The Killingly I know is a generous one–one that helped my congregation rebuild one of the most iconic structures in the region when we couldn’t do it ourselves. The Killingly I know is one that shows up for each other when the unimaginable has happened. The Killingly I know cheers at little league games beside each other and pitches in to help each other and makes room for people who aren’t like you.

How do I know?

Because you made room for me. Here. This morning. And the folks in the community made room for me: a young  pastor with hardly any experience from Georgia who seven years ago had never heard of this little town in this little corner of this little state.

I’m not going to weigh-in on the debate right now although as a person of faith I believe before you are part of any team or any school, you are above all else God’s and it is in God that we find our meaning and our purpose and our hope. But I do want to leave you with a few things about how we engage this conversation—some on the ground advice about how to be a blessing and be decent in a troubling time for our community. I vowed to walk with this town through it all, including moments like this. So here it is. Six ways to be a blessing—to be decent—in this situation.

1) People are people first. When engaging someone you disagree with, don’t forget their humanity. It’s the thing that binds us together. Disagree with someone. Fine. Don’t demean them or make them less than they are. Remember God’s promise to Abram. “I will curse the one who curses you.” Don’t curse people; don’t bring them down. Lift them up.

2) Decide what deserves your time and attention. Really fired up? Great! Go to the school board meeting. Tell them all about it. I bet they’ll be glad to hear from you. But remember that your time is a finite resource. And if you want to use it on social media arguing with people you don’t know in the comment sections of local pages, you can. But there’s more to life that proving you’re right. What would happen if you took that time and chose to love that person instead of fighting with them?

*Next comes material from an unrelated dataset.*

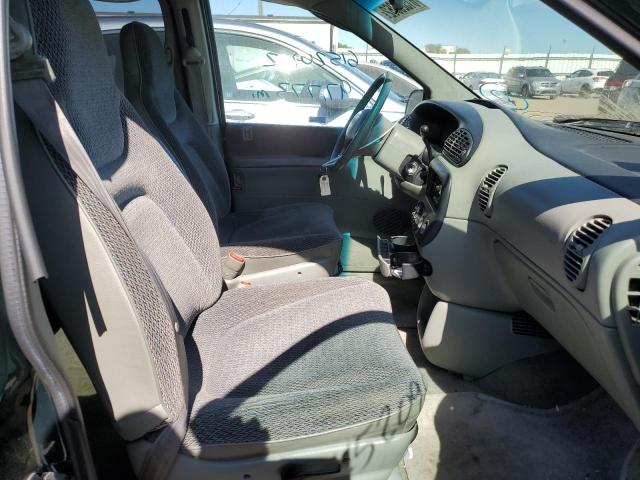 Photo 5 from auction – 1997 DODGE CARAVAN SE with VIN 1B4GP45R9VB205480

3) Pray about it. I know, I know. But I’m a pastor, and this legit helps. Christian, Jewish, Muslim, I don’t care. Taking a minute to think about whether or not you want to post a reply or escalate an argument might provide an opportunity for perspective. And asking for guidance in the next steps is never a bad idea.

4) You can’t speak for others; You can speak for yourself. Many, many, many comments I’ve encountered about this situation have made assertions for entire groups of people on both sides of this issue. The truth is none of us can speak for anyone but ourselves.

5) Look for the good. There’s so much heartbreak in the world, isn’t there? There’s so much to be distraught over, to worry about, to fret over. Don’t add to it. Instead, look for the good. I see it everyday. And I bet you do, too.  Share it. Amplify it. Trumpet it. The world needs more good, more blessing; not more disdain, not more cursing.

6) Be kind. The truth is that we’re in the together. People are watching. Our kids are watching. Make them proud.

I know you didn’t come here for a lecture, and I don’t mean it to be. But the truth is that there are innumerable situations that we can’t do a thing about—countless circumstances that our decency or blessing won’t make a bit of difference in.

But there are some. And for the things we can care for, we must.

So that which is beyond our control, we give it to God. And the things within our control, we ask God to use us, to make us a channel of his peace, and—as my father-in-law reminds me all the time— try to be a blessing. Amen.